• _Page text_:
----

2011-06-09 Thread Keith Moore
On Jun 9, 2011, at 12:17 PM, Joel Jaeggli wrote:

 I don't have a problem with the idea that an Informational document can 
 describe the consequences of moving something to Historic.  I have a serious 
 problem with the idea that a standards-track document can be moved off of 
 the standards track by less than an IETF Consensus process, or by ignoring 
 the criteria for standards-track actions.  I haven't seen any evidence that 
 IESG is trying to do that - they are doing a Last Call after all.  But I 
 don't think we want to set a precedent that removing something from the 
 standards track is easier or requires less scrutiny of the technical 
 criteria than putting something on the standards track.
 
 The record will show that that the intended status of the document until it 
 reached the iegs was standards track. it has been understood from the outset 
 that advancement of the document was to obsolete 3056 and 3068. revision 4 at 
 the request of the iesg changed th e intented status to informational.

And Informational status *for the document*, if published, is entirely 
appropriate.  But the *protocol action* is a standards-track protocol action.

It used to not be considered necessary to publish an RFC every time the IESG 
approved a protocol action.   Somewhere along the way, having a companion 
document started to be commonplace.  I'm not sure why that got to be 
conventional - maybe it was because of increased use of tracking tools that 
were written with document processing in mind.  And at least sometimes it's 
beneficial to the community to publish an RFC that explains why a particular 
document's status has changed, and how to interpret that change in document 
status.  But RFC 2026 didn't anticipate the need for every protocol action to 
have an associated document, and sometimes - as in this case - it causes 
confusion when they are associated.

Process-wise, I think that the protocol action and the document action should 
be separate items.  Though of course it makes no sense for IESG to approve the 
document if it doesn't approve the protocol action.

----

• _Stored data_:
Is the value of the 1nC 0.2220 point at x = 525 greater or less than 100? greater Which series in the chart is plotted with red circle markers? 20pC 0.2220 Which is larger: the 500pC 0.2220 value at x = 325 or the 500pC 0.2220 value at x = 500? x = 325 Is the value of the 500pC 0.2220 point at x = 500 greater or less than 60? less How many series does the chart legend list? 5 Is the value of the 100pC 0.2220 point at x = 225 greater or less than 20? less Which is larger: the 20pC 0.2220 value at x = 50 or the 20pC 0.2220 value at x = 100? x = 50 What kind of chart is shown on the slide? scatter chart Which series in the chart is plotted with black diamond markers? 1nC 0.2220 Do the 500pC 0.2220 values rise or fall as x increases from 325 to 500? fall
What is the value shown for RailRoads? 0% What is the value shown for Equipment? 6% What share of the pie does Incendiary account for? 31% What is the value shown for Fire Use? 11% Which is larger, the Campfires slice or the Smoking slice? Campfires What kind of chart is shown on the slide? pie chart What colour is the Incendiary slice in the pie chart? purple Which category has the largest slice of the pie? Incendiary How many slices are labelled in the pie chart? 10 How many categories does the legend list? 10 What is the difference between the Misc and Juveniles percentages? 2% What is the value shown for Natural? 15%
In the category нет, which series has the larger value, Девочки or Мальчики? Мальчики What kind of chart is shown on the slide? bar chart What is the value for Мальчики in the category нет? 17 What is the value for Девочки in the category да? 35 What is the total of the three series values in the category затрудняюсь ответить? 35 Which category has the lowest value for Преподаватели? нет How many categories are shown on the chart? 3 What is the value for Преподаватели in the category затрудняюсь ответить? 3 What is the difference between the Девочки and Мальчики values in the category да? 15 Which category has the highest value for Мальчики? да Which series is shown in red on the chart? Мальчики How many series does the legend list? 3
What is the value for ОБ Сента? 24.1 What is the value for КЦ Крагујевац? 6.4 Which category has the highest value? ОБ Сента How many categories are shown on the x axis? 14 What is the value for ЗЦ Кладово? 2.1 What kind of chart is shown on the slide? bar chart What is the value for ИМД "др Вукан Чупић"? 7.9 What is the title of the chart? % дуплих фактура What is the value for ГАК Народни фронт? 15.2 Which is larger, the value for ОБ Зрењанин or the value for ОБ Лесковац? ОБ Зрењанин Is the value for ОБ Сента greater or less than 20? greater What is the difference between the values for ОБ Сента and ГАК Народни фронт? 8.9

----

• _What you will do_:
A – Give every document number that the message about standards-track actions mentions.
B – According to the message about standards-track actions, which revision changed the document's intended status to informational?
C – Do these statements agree with the message about standards-track actions? (i) The writer has seen evidence that the IESG is trying to move a standards-track document off the track by less than an IETF Consensus process. (ii) The writer thinks the protocol action and the document action should be separate items. (iii) RFC 2026 anticipated that every protocol action would need an associated document.

• _Written responses_:
A – 3056, 3068, RFC 2026

B – Revision 4 changed it, at the request of the IESG.

C –
(i) No: "I haven't seen any evidence that IESG is trying to do that"
(ii) Yes: "I think that the protocol action and the document action should be separate items"
(iii) No: "RFC 2026 didn't anticipate the need for every protocol action to have an associated document"